Wednesday, May 7, 2014

Astoria apartment breaks rent record

From the Times Ledger:

A three-bedroom, 3 1/2-bathroom apartment has set a new record for rentals in Astoria at $5,000 per month, according to an agent at Douglas Elliman, which had the exclusive listing.

The Greek owner of the townhouse, on 35th Street,lives in Geneva, Switzerland, and did a wholesale renovation of the property with European-style finishes.

The unit was listed in late January and Kinslow had his tenants lined up less than two months later.

“They are three guys in their mid-20s, all Ivy League graduates who work in finance and were looking for more space,” he said. “They really like the feel of the community, having moved from the East Village where they say everyone is there to just party.”

Thursday, April 3, 2014

Another church tragedy

From Brownstoner:

The St. Ignatius Church and its community hall are in the process of being demolished at 267 Rogers Avenue in Crown Heights, where Curbed found this rendering on the fence. Building applications were filed last November to construct a five story, 165-unit apartment building, but they weren’t approved until last week.

Heights Advisors are the developers behind the 112,155-square-foot project, which will have 35 underground parking spaces and 48 open ones, a fitness room, laundry, rec room and roof terrace.

You don't have to be religious to understand that this is a travesty. Beautiful green space that was used by the community to be covered with a building lived in by those of means who probably haven't even moved here yet.

Friday, March 21, 2014

Hearing both sides

From The Forum:

Plans to create an upscale apartment building in the heart of Ridgewood put some residents at odds with one another at a rowdy rezoning public hearing.
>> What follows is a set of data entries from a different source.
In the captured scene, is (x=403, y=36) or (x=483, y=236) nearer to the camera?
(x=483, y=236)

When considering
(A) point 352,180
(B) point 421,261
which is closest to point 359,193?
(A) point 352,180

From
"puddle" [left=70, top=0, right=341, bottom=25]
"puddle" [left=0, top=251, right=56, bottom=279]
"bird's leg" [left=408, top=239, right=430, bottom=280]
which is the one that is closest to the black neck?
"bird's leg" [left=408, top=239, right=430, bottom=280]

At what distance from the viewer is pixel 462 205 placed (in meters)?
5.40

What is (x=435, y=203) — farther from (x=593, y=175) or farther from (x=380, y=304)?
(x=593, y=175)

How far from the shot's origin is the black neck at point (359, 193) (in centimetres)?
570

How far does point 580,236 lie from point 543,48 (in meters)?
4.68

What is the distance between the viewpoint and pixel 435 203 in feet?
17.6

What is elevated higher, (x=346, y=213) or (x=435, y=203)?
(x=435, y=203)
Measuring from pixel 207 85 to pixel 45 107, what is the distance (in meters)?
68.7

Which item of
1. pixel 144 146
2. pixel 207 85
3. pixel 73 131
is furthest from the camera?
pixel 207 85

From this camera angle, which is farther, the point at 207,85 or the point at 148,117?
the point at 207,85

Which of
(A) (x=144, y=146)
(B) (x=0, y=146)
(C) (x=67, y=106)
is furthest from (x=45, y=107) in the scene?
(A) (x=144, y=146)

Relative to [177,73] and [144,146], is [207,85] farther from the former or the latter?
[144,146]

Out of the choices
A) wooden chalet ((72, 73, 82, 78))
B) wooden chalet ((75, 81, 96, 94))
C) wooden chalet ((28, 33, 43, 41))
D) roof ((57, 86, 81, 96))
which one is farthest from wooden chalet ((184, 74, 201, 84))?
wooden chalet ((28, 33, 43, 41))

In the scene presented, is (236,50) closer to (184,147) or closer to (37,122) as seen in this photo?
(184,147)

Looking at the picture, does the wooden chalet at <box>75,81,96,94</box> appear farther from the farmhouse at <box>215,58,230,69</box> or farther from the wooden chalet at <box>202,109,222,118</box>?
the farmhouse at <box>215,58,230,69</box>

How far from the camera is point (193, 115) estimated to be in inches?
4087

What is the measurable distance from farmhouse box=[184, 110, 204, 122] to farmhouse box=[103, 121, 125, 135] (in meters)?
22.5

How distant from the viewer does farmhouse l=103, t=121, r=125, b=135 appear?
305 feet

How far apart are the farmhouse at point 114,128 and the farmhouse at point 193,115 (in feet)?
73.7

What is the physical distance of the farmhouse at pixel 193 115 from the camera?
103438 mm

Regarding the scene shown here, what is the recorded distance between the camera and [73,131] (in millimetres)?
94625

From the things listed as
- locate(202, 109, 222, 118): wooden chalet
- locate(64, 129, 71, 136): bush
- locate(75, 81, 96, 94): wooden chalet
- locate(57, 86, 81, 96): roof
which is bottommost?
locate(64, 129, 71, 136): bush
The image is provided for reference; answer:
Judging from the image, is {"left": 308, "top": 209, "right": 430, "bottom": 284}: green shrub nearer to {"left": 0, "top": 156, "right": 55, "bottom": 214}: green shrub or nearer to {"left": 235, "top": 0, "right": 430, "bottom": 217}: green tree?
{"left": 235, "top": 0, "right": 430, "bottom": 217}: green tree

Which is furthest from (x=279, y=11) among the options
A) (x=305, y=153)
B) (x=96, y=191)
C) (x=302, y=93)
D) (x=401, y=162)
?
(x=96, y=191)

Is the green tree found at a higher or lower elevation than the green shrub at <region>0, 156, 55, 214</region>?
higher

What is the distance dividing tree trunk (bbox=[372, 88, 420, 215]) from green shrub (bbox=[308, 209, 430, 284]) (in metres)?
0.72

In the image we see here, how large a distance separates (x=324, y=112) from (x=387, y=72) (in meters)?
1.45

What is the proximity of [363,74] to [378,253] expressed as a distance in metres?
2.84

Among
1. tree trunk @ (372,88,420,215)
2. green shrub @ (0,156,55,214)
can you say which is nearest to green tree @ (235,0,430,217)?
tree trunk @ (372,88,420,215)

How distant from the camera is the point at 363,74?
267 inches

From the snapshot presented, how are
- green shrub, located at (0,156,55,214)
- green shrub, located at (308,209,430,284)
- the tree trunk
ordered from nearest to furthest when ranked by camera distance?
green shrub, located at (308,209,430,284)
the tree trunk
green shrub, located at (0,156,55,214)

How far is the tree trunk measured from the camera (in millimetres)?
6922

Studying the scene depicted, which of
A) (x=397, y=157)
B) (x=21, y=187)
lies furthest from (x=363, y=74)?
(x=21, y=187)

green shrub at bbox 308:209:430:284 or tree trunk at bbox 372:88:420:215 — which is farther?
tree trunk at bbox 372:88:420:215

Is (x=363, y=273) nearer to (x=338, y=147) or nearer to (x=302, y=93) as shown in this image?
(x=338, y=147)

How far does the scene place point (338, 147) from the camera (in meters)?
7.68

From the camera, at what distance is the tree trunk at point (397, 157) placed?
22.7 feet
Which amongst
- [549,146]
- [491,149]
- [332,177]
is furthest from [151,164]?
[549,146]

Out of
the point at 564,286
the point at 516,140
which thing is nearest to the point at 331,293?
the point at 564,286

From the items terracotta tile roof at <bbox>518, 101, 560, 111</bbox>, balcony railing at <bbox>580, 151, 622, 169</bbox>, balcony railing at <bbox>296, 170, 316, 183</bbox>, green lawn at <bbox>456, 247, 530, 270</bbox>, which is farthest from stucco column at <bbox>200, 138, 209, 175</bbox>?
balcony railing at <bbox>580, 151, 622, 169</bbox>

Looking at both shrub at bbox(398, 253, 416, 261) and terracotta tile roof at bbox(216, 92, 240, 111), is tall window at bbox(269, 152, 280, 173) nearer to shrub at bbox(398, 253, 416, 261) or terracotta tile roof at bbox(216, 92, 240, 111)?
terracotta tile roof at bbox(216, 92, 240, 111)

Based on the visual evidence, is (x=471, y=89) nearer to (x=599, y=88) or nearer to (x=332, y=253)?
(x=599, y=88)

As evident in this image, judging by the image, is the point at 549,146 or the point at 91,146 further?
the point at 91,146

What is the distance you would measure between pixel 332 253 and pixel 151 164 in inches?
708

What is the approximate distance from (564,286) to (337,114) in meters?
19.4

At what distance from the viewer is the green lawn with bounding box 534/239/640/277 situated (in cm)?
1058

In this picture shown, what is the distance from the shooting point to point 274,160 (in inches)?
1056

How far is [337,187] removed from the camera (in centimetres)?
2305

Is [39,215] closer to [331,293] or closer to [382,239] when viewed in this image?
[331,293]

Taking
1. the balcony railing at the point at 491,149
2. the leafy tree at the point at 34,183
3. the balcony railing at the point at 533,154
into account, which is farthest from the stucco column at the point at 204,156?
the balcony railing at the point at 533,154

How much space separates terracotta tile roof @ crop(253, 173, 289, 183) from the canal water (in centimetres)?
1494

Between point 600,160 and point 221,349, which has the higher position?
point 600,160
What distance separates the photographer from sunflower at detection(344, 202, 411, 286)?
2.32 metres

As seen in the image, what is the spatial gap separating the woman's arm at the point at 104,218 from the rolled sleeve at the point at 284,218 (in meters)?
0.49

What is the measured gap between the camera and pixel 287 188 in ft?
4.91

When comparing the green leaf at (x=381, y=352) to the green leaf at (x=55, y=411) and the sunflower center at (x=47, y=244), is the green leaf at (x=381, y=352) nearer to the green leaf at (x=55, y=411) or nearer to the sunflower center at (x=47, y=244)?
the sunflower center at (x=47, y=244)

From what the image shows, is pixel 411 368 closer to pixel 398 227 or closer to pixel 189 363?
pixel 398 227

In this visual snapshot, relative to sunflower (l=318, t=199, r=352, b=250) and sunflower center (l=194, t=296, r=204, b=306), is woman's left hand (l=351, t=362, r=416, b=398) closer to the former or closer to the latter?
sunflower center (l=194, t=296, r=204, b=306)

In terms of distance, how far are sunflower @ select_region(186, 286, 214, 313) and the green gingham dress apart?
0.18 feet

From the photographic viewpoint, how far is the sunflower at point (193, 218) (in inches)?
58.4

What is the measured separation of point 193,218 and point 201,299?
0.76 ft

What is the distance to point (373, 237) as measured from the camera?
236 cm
There was a clear divide among those who spoke at last week’s Community Board 5 meeting. While some Ridgewood residents said the 176 Woodward Ave. apartment proposal would help uplift a community eyesore, others sounded off against a complex they felt would only cater to the more financially comfortable.

Aufgang Architects designed the proposal for the $18 million facility that includes a 90,000-square-foot structure to house 88 residential units, commercial retail space, and 118 underground parking spots. Developers said rental prices there were estimated to range anywhere from $1,100 to $1,200 for a studio; $1,400 to $1,600 for a one-bedroom apartment; and $1,700-$1,800 for a two-bedroom apartment.

Tuesday, February 25, 2014

Wow, what a bargain!

I couldn't help but laugh at this ad on Brownstoner Queens:

There’s a new building renting at 37-53 75th Street, right off Roosevelt Avenue in Jackson Heights. There are six full-floor units, all three and four bedrooms. The three-bedroom units are asking $2,950 a month, four bedrooms are asking $3,600.

What idiot is paying that much to rent a piece of Steve Chon Queens Crap in Jackson Heights? This replaced a one-family home.